Department of Radiation Oncology, Keck School of Medicine, University of Southern California, Los Angeles, CA, United States of America.
Department of Neurological Surgery, Keck School of Medicine, University of Southern California, Los Angeles, CA, United States of America.
Phys Med Biol. 2021 Jan 13;66(1):015003. doi: 10.1088/1361-6560/abca53.

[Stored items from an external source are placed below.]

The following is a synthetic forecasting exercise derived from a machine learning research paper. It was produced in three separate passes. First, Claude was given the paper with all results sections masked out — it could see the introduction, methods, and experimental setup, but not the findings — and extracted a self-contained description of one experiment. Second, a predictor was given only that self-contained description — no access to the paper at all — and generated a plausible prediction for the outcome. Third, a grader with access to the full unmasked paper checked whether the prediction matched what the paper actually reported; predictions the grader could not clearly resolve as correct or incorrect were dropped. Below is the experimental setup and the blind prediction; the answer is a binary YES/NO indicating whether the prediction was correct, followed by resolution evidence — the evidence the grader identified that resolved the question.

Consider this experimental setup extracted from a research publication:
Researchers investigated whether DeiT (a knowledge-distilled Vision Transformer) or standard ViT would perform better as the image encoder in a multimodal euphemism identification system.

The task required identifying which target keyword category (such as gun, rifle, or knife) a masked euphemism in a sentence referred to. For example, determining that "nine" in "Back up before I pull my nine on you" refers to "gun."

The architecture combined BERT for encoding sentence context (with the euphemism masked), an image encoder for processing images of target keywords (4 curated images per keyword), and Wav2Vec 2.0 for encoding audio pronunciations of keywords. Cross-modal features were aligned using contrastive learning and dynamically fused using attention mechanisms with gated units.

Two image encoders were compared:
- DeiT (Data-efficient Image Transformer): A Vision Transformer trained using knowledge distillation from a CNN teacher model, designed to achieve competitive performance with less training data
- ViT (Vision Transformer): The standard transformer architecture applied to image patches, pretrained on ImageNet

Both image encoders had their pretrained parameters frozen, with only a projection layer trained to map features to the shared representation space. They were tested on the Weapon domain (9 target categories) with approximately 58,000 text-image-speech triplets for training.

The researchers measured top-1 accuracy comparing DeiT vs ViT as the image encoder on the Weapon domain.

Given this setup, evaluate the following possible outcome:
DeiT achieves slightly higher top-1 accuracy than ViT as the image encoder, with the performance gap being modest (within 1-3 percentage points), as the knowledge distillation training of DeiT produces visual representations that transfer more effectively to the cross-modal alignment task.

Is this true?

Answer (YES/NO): NO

Detection of brain metastases is a paramount task in cancer management due both to the number of high-risk patients and the difficulty of achieving consistent detection. In this study, we aim to improve the accuracy of automated brain metastasis (BM) detection methods using a novel asymmetric UNet (asym-UNet) architecture. An end-to-end asymmetric 3D-UNet architecture, with two down-sampling arms and one up-sampling arm, was constructed to capture the imaging features. The two down-sampling arms were trained using two different kernels (3 × 3 × 3 and 1 × 1 × 3, respectively) with the kernel (1 × 1 × 3) dominating the learning. As a comparison, vanilla single 3D UNets were trained with different kernels and evaluated using the same datasets. Voxel-based Dice similarity coefficient (DSC), sensitivity (S ), precision (P ), BM-based sensitivity (S ), and false detection rate (F ) were used to evaluate model performance. Contrast-enhanced T1 MR images from 195 patients with a total of 1034 BMs were solicited from our institutional stereotactic radiosurgery database. The patient cohort was split into training (160 patients, 809 lesions), validation (20 patients, 136 lesions), and testing (15 patients, 89 lesions) datasets. The lesions in the testing dataset were further divided into two subgroups based on the diameters (small S = 1-10 mm, large L = 11-26 mm). In the testing dataset, there were 72 and 17 BMs in the S and L sub-groups, respectively. Among all trained networks, asym-UNet achieved the highest DSC of 0.84 and lowest F of 0.24. Although vanilla 3D-UNet with a single 1 × 1 × 3 kernel achieved the highest sensitivities for the S group, it resulted in the lowest precision and highest false detection rate. Asym-UNet was shown to balance sensitivity and false detection rate as well as keep the segmentation accuracy high. The novel asym-UNet segmentation network showed overall competitive segmentation performance and more pronounced improvement in hard-to-detect small BMs comparing to the vanilla single 3D UNet.
脑转移瘤的检测在癌症管理中至关重要,这既是因为高危患者数量众多,也是因为难以实现一致的检测。在这项研究中,我们旨在通过一种新的非对称 U 型网络(asym-UNet)架构来提高自动脑转移瘤(BM)检测方法的准确性。构建了一个端到端的非对称 3D-U 型网络架构,具有两个下采样臂和一个上采样臂,用于捕获成像特征。两个下采样臂分别使用两个不同的核(3×3×3 和 1×1×3)进行训练,其中核(1×1×3)占据主导地位。作为对比,分别使用不同的核训练了普通的单 3D-U 型网络,并使用相同的数据集进行评估。基于体素的 Dice 相似系数(DSC)、灵敏度(S)、精度(P)、基于 BM 的灵敏度(S)和假阳性率(F)来评估模型性能。从我们的立体定向放射外科数据库中征集了 195 名患者共 1034 个 BM 的增强 T1MR 图像。将患者队列分为训练集(160 名患者,809 个病灶)、验证集(20 名患者,136 个病灶)和测试集(15 名患者,89 个病灶)。将测试集中的病灶进一步根据直径分为两个亚组(小 S = 1-10mm,大 L = 11-26mm)。在测试集中,小 S 组和大 L 组分别有 72 个和 17 个 BM。在所有训练好的网络中,asym-UNet 达到了 0.84 的最高 DSC 和 0.24 的最低 F。虽然具有单个 1×1×3 核的普通 3D-U 型网络对 S 组的灵敏度最高,但它导致了最低的精度和最高的假阳性率。asym-UNet 表现出平衡的灵敏度和假阳性率,并保持了较高的分割精度。与普通的单 3D-U 型网络相比,新的 asym-UNet 分割网络显示出整体具有竞争力的分割性能,并且在检测困难的小 BM 方面有更显著的改进。